■ Текст для чтения ■

▼▼▼

- Мы постараемся в некотором смысле облегчить ваше положение. Постараемся. Но не торопите нас, и сами не спешите. Сейчас главное - время и терпение.
Говорят, что человек приспосабливается ко всему. В какой-то степени эти слова справедливы и по отношению к Анне. Она "приспособилась" к гипсовому панцирю, научилась стойко переносить все страдания, связанные с положением "узницы медицины", осознала, что другого выхода нет и что, пожалуй, наступил момент, когда надо отвлечься от своей болезни, перенестись мысленно в мир искусства, в котором она жила и в котором была счастлива.
Многое теперь казалось ей второстепенным, трудности актерской жизни представлялись чуть ли не раем, а былые внутренние терзания - нелепыми переживаниями. Ах, если бы судьба оказалась столь благосклонной! Если бы снова можно было бы окунуться в этот пестрый и удивительный мир! Уехать бы, пусть даже и с плохим оркестром, в захолустье! Просто так, бесплатно... И снова выйти на сцену! Пусть в зале сидит лишь несколько человек - не важно! Но будет сцена, и будут зрители, и она снова увидит их лица и выражение их глаз.

▲▲▲

■ Задания к упражнению ■
(a) Перепишите дословно часть текста для чтения, начиная со слов «Многое теперь казалось» и заканчивая словами «выражение их глаз.».
(b) Ответьте на вопросы по тексту для чтения:
(i) Что, согласно первому абзацу, сейчас главное?
(ii) К чему, как сказано, «приспособилась» Анна?
(iii) С каким оркестром Анна готова была уехать в захолустье?
(c) Пожалуйста, кратко перескажите абзац текста для чтения, который начинается словами «Говорят, что человек приспосабливается ко всему», сохранив его главные факты.

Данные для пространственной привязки
▼▼▼

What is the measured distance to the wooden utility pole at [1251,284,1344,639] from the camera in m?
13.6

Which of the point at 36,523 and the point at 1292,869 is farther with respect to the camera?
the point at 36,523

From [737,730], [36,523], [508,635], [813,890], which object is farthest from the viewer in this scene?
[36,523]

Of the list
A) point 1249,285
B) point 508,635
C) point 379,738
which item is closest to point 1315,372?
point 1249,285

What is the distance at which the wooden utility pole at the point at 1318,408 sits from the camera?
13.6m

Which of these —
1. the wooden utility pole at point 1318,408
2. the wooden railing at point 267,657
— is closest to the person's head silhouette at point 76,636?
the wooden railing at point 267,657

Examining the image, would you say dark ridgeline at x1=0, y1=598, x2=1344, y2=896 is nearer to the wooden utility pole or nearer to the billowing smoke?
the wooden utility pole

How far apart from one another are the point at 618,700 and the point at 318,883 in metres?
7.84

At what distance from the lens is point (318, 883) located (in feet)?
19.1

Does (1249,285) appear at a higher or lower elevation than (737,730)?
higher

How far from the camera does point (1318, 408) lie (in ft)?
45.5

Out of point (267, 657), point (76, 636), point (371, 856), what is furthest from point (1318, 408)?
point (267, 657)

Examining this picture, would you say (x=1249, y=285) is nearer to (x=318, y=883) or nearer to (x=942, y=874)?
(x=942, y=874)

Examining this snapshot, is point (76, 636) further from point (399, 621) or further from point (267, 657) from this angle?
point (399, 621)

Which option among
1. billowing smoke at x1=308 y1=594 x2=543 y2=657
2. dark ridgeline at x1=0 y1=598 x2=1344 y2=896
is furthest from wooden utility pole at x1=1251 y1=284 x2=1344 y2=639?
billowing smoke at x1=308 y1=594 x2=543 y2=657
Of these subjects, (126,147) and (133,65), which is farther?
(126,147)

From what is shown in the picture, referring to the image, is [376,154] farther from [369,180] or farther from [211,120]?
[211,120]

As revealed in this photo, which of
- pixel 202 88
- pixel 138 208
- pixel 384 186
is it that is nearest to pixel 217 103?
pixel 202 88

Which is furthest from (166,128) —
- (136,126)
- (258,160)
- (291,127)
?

▲▲▲

■ Ответы к заданиям ■
(a)
Многое теперь казалось ей второстепенным, трудности актерской жизни представлялись чуть ли не раем, а былые внутренние терзания - нелепыми переживаниями. Ах, если бы судьба оказалась столь благосклонной! Если бы снова можно было бы окунуться в этот пестрый и удивительный мир! Уехать бы, пусть даже и с плохим оркестром, в захолустье! Просто так, бесплатно... И снова выйти на сцену! Пусть в зале сидит лишь несколько человек - не важно! Но будет сцена, и будут зрители, и она снова увидит их лица и выражение их глаз.

(b)
(i) Время и терпение.
(ii) К гипсовому панцирю.
(iii) Пусть даже с плохим.

(c) Анна приспособилась к гипсовому панцирю и научилась стойко переносить страдания «узницы медицины». Она поняла, что другого выхода нет. Она решила, что пора отвлечься от болезни и мысленно вернуться в мир искусства, где жила счастливо.